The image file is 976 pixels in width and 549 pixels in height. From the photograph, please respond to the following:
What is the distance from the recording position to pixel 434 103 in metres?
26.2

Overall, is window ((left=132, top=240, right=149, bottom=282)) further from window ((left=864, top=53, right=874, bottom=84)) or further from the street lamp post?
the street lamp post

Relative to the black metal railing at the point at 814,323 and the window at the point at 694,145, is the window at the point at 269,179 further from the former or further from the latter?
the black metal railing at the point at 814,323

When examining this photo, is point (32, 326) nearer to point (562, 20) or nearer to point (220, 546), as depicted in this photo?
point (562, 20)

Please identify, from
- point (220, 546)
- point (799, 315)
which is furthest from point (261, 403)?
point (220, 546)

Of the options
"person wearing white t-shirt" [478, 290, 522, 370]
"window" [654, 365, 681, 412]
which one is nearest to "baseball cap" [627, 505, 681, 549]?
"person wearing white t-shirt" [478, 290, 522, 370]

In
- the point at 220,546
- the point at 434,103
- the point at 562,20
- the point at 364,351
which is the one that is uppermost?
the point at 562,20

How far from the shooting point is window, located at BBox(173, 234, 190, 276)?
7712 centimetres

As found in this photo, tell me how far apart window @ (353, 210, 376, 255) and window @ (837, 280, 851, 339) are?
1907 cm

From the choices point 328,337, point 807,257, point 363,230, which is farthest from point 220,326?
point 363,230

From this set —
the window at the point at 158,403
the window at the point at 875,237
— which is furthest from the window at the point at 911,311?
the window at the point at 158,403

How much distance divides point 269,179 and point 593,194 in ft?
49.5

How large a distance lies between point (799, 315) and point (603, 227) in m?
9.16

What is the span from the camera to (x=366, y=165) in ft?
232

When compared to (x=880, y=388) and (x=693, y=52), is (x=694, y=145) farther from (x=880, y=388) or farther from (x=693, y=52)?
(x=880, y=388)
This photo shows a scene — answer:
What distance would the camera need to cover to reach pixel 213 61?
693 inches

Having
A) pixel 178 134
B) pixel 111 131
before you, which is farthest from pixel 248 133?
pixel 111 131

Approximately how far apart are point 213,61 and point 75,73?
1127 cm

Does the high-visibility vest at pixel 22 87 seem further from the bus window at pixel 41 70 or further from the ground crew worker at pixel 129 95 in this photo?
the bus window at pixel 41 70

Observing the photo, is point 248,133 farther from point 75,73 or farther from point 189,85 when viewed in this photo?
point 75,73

==============================

-- PROMPT --
Starting with the line containing "Please identify, from" and going on through the last of the lines, swap "furthest" for "most distant" and give those lines again with nothing else changed.

-- EXERCISE OUTPUT --
Please identify, from
- point (220, 546)
- point (799, 315)
which is most distant from point (261, 403)?
point (220, 546)

Of the options
"person wearing white t-shirt" [478, 290, 522, 370]
"window" [654, 365, 681, 412]
which one is nearest to "baseball cap" [627, 505, 681, 549]?
"person wearing white t-shirt" [478, 290, 522, 370]

In
- the point at 220,546
- the point at 434,103
- the point at 562,20
- the point at 364,351
which is the one that is uppermost?
the point at 562,20

How far from the shooting point is window, located at BBox(173, 234, 190, 276)?
7712 centimetres

As found in this photo, tell me how far apart window @ (353, 210, 376, 255) and window @ (837, 280, 851, 339) are?
1907 cm

From the choices point 328,337, point 807,257, point 363,230, which is farthest from point 220,326?
point 363,230

From this set —
the window at the point at 158,403
the window at the point at 875,237
— which is most distant from the window at the point at 911,311?
the window at the point at 158,403

How much distance divides point 269,179 and point 593,194 in ft?
49.5

How large a distance lies between point (799, 315) and point (603, 227) in m?
9.16

What is the span from the camera to (x=366, y=165) in ft?
232

When compared to (x=880, y=388) and (x=693, y=52), is (x=694, y=145) farther from (x=880, y=388) or farther from (x=693, y=52)?
(x=880, y=388)
This photo shows a scene — answer:
What distance would the camera need to cover to reach pixel 213 61?
693 inches

Having
A) pixel 178 134
B) pixel 111 131
before you, which is farthest from pixel 248 133?
pixel 111 131

Approximately how far apart are point 213,61 and point 75,73?
1127 cm

Does the high-visibility vest at pixel 22 87 seem further from the bus window at pixel 41 70 or further from the ground crew worker at pixel 129 95 in this photo?
the bus window at pixel 41 70

Observing the photo, is point 248,133 farther from point 75,73 or farther from point 189,85 when viewed in this photo?
point 75,73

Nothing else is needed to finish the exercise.